Aufgabe.
Wie lauten die Datensätze vom Anfang bis einschließlich der Zeile mit „What kind of chart is shown on the slide? Scatter“, wenn du „pie chart“ in „donut chart“ umbenennst und sonst nichts änderst? Lass die Bilder in deiner Antwort weg.
'''
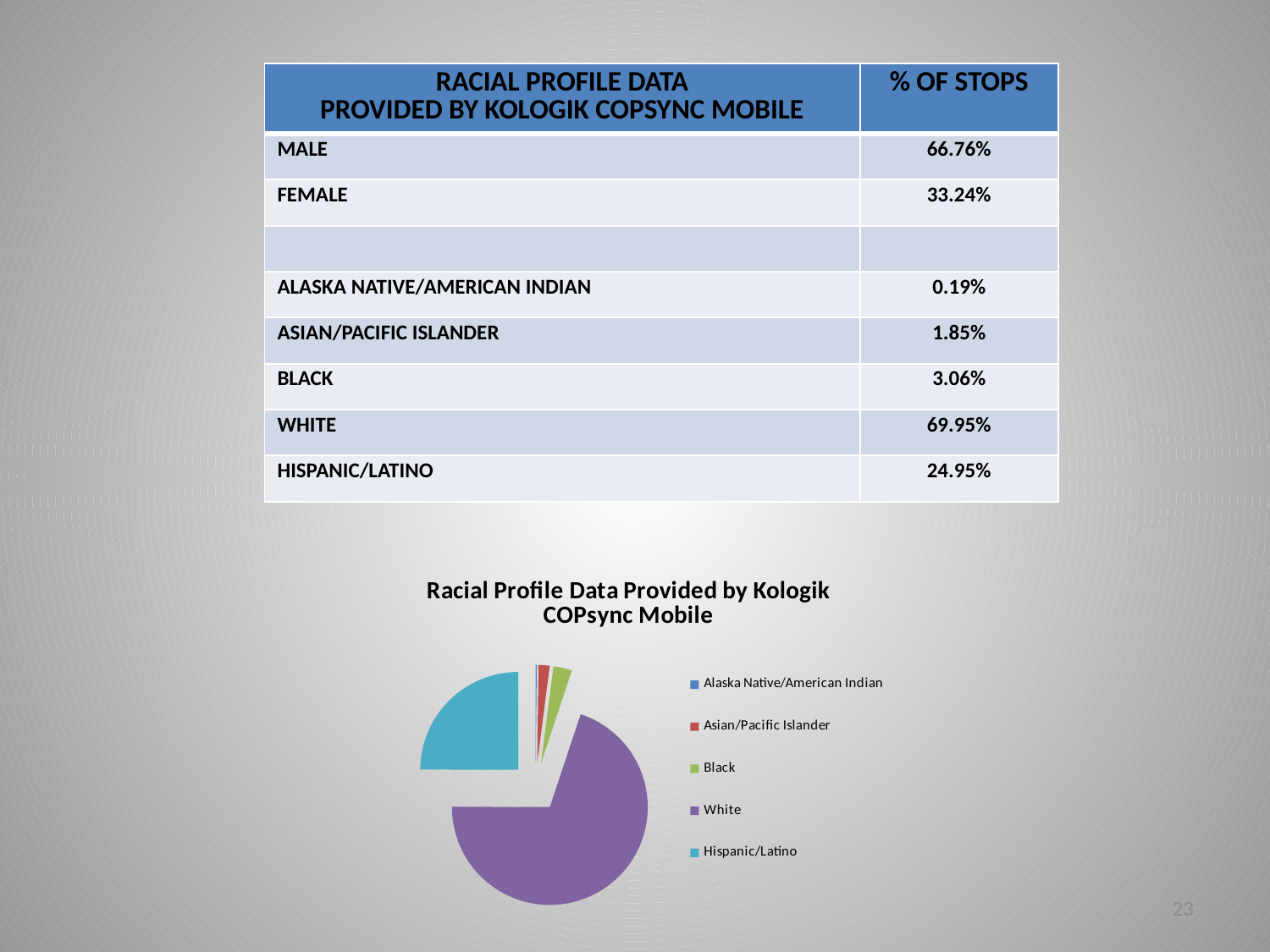
What is the title of the pie chart? Racial Profile Data Provided by Kologik COPsync Mobile According to the table, what percentage of stops does the White slice of the pie chart represent? 69.95% Which category has the smallest slice in the pie chart? Alaska Native/American Indian What kind of chart is shown on the slide? pie chart What colour is the White slice in the pie chart? purple Which slice is larger in the pie chart, Black or Asian/Pacific Islander? Black According to the table, what percentage of stops does the Hispanic/Latino slice of the pie chart represent? 24.95% Which category has the largest slice in the pie chart? White Using the table values, what is the difference between the White and Hispanic/Latino shares shown in the pie chart? 45.00% Which slice is larger in the pie chart, Hispanic/Latino or Black? Hispanic/Latino How many categories does the pie chart's legend list? 5 According to the table, what percentage of stops does the Black slice of the pie chart represent? 3.06%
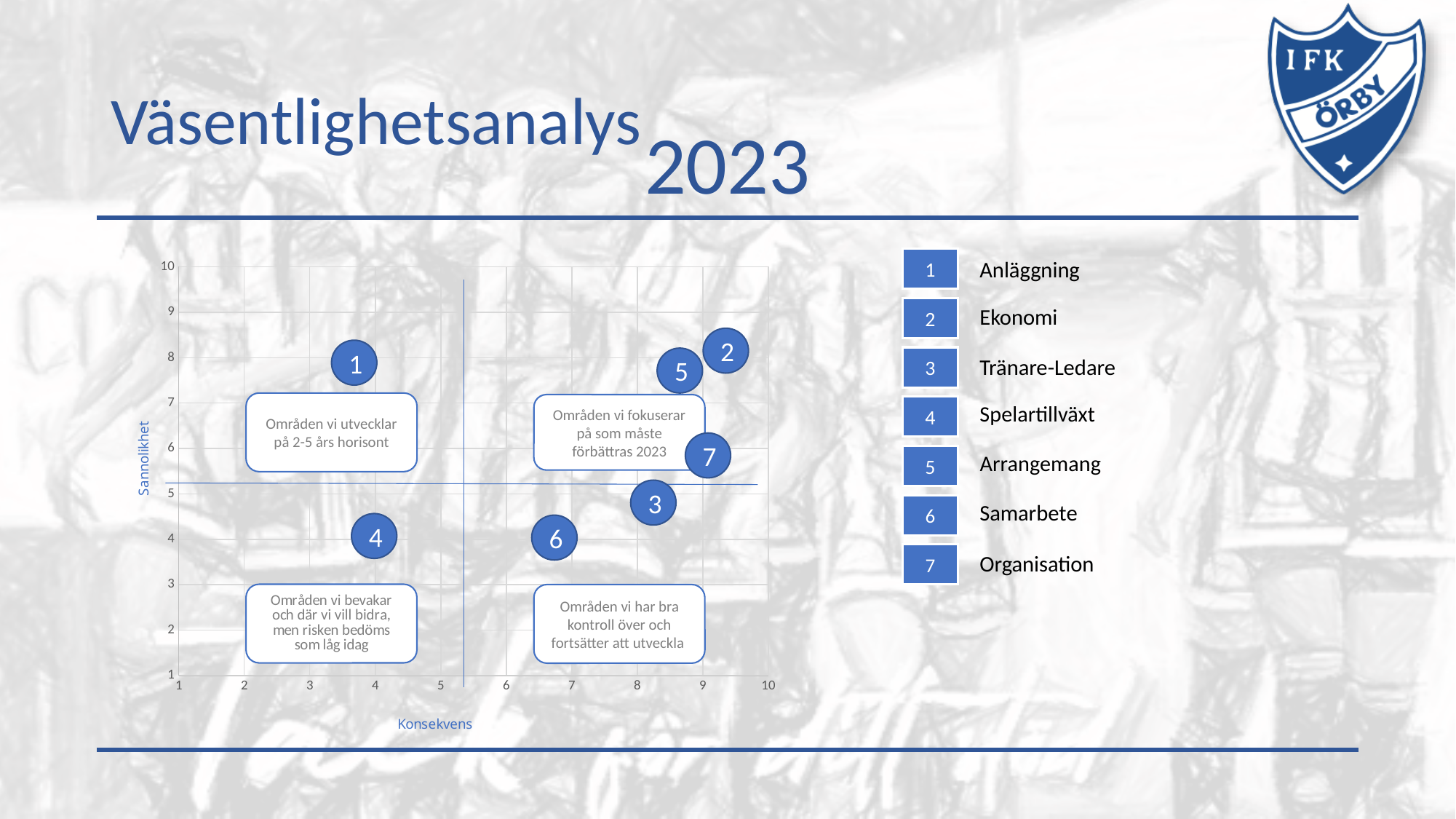
What kind of chart is shown on the slide? Scatter (bubble) chart Is the Konsekvens value for point 7 (Organisation) greater or less than 8? greater Is the Konsekvens value for point 4 (Spelartillväxt) greater or less than 5? less Is the Konsekvens value for point 2 (Ekonomi) greater or less than 9? greater What is the label of the vertical axis of the chart? Sannolikhet Which has the higher Konsekvens value, point 6 (Samarbete) or point 4 (Spelartillväxt)? Point 6 (Samarbete) How many numbered points are plotted on the chart? 7 Which has the higher Sannolikhet value, point 1 (Anläggning) or point 4 (Spelartillväxt)? Point 1 (Anläggning) What is the label of the horizontal axis of the chart? Konsekvens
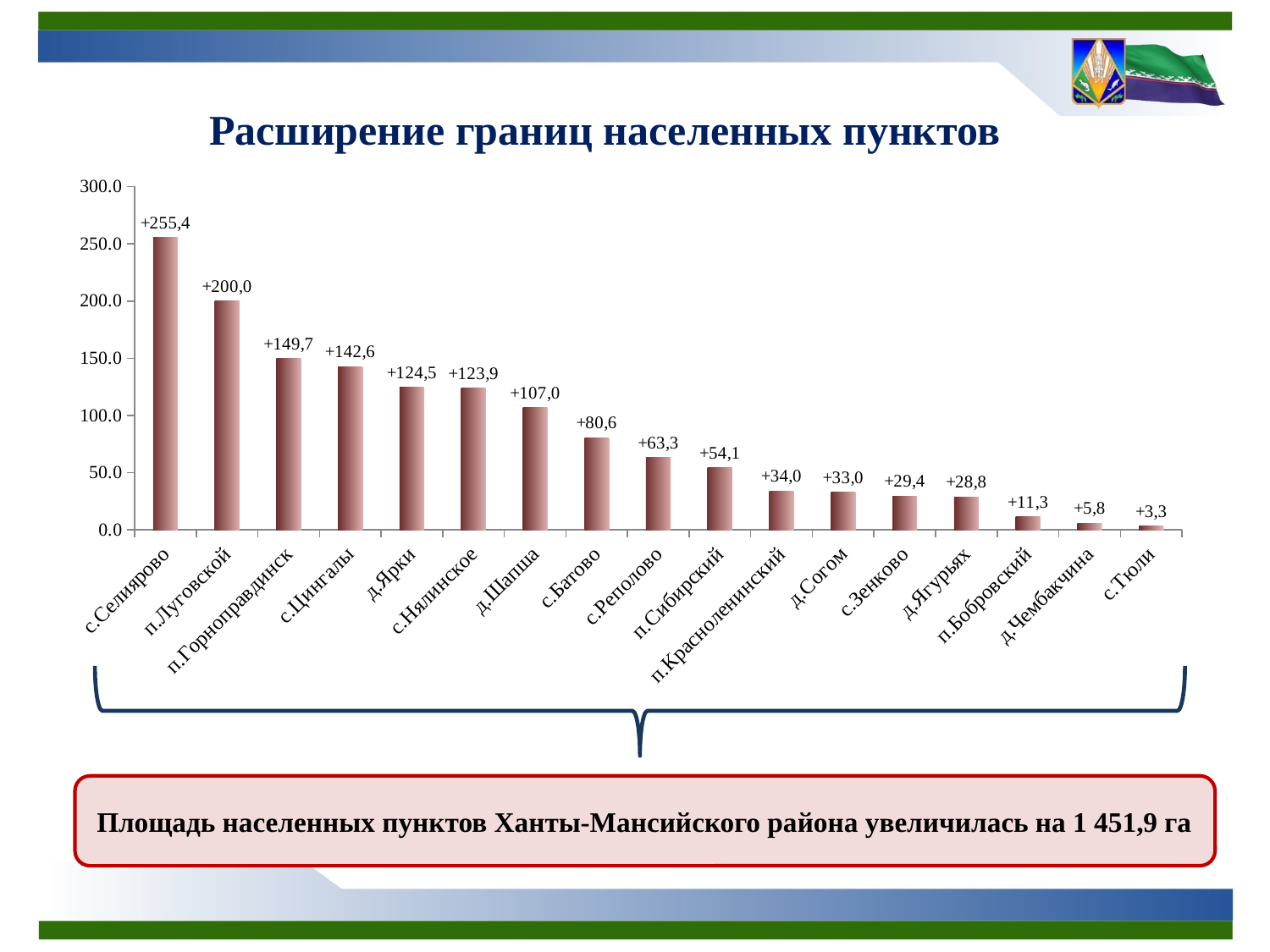
Which has a larger value, с.Батово or с.Реполово? с.Батово Do the values rise or fall from left to right along the x axis? fall How many settlements are shown in the chart? 17 Which settlement has the lowest value in the chart? с.Тюли What is the value shown for с.Селиярово? +255,4 What is the difference between the values for п.Горноправдинск and с.Цингалы? 7,1 Which settlement has the highest value in the chart? с.Селиярово What is the title of the chart? Расширение границ населенных пунктов What is the value shown for п.Бобровский? +11,3 What is the difference between the values for с.Селиярово and п.Луговской? 55,4 What kind of chart is shown on the slide? bar chart What is the value shown for д.Шапша? +107,0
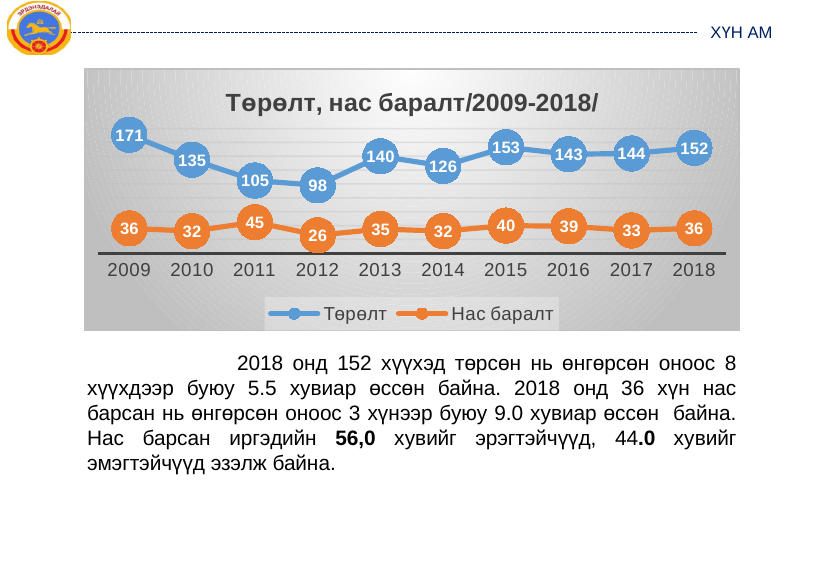
In which year is Төрөлт lowest? 2012 In which year is Төрөлт highest? 2009 What is the title of the chart? Төрөлт, нас баралт/2009-2018/ What is the value of Төрөлт in 2018? 152 What is the value of Нас баралт in 2011? 45 What is the difference between Төрөлт in 2018 and Төрөлт in 2017? 8 In which year is Нас баралт lowest? 2012 What kind of chart is this? line chart Which is larger: Нас баралт in 2015 or Нас баралт in 2016? 2015 How many years are shown on the x axis? 10 What is the value of Төрөлт in 2009? 171 How many series does the legend list? 2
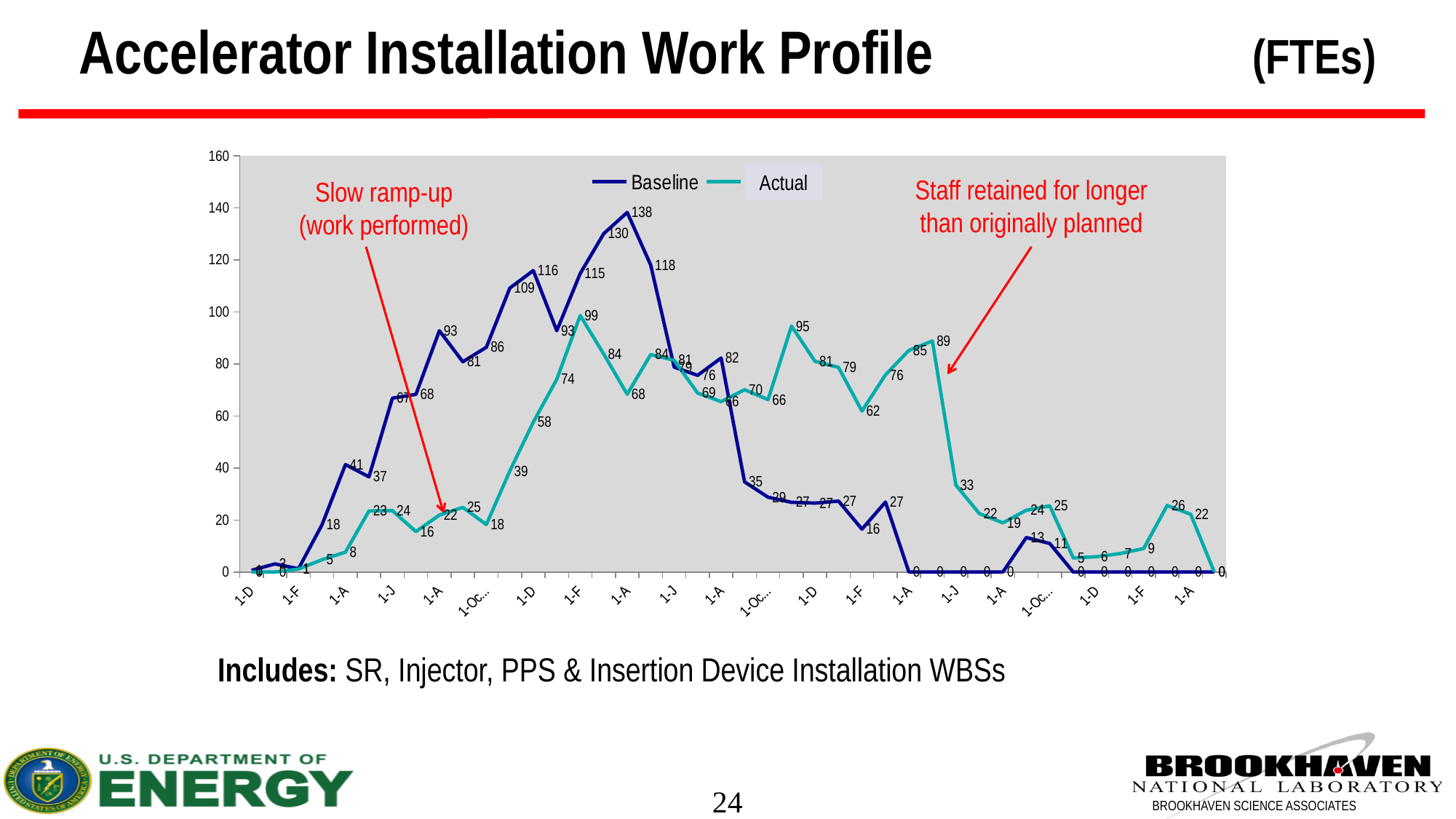
What is the highest value labeled on the Baseline line? 138 What kind of chart is shown on the slide? line chart What are the two series named in the chart legend? Baseline and Actual What is the highest value labeled on the Actual line? 99 What is the maximum value shown on the chart's vertical axis? 160 Is the peak value of the Actual line greater or less than 80? greater Is the peak value of the Baseline line greater or less than 120? greater What value do both the Baseline and Actual lines end at on the far right of the chart? 0 Which series reaches the higher peak value, Baseline or Actual? Baseline In what units are the values in the chart expressed, according to the slide title? FTEs What is the difference between the peak value of the Baseline line (138) and the peak value of the Actual line (99)? 39 How many series does the chart legend list? 2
'''
Antwort zur Aufgabe.
What is the title of the donut chart? Racial Profile Data Provided by Kologik COPsync Mobile According to the table, what percentage of stops does the White slice of the donut chart represent? 69.95% Which category has the smallest slice in the donut chart? Alaska Native/American Indian What kind of chart is shown on the slide? donut chart What colour is the White slice in the donut chart? purple Which slice is larger in the donut chart, Black or Asian/Pacific Islander? Black According to the table, what percentage of stops does the Hispanic/Latino slice of the donut chart represent? 24.95% Which category has the largest slice in the donut chart? White Using the table values, what is the difference between the White and Hispanic/Latino shares shown in the donut chart? 45.00% Which slice is larger in the donut chart, Hispanic/Latino or Black? Hispanic/Latino How many categories does the donut chart's legend list? 5 According to the table, what percentage of stops does the Black slice of the donut chart represent? 3.06%
What kind of chart is shown on the slide? Scatter (bubble) chart Is the Konsekvens value for point 7 (Organisation) greater or less than 8? greater Is the Konsekvens value for point 4 (Spelartillväxt) greater or less than 5? less Is the Konsekvens value for point 2 (Ekonomi) greater or less than 9? greater What is the label of the vertical axis of the chart? Sannolikhet Which has the higher Konsekvens value, point 6 (Samarbete) or point 4 (Spelartillväxt)? Point 6 (Samarbete) How many numbered points are plotted on the chart? 7 Which has the higher Sannolikhet value, point 1 (Anläggning) or point 4 (Spelartillväxt)? Point 1 (Anläggning) What is the label of the horizontal axis of the chart? Konsekvens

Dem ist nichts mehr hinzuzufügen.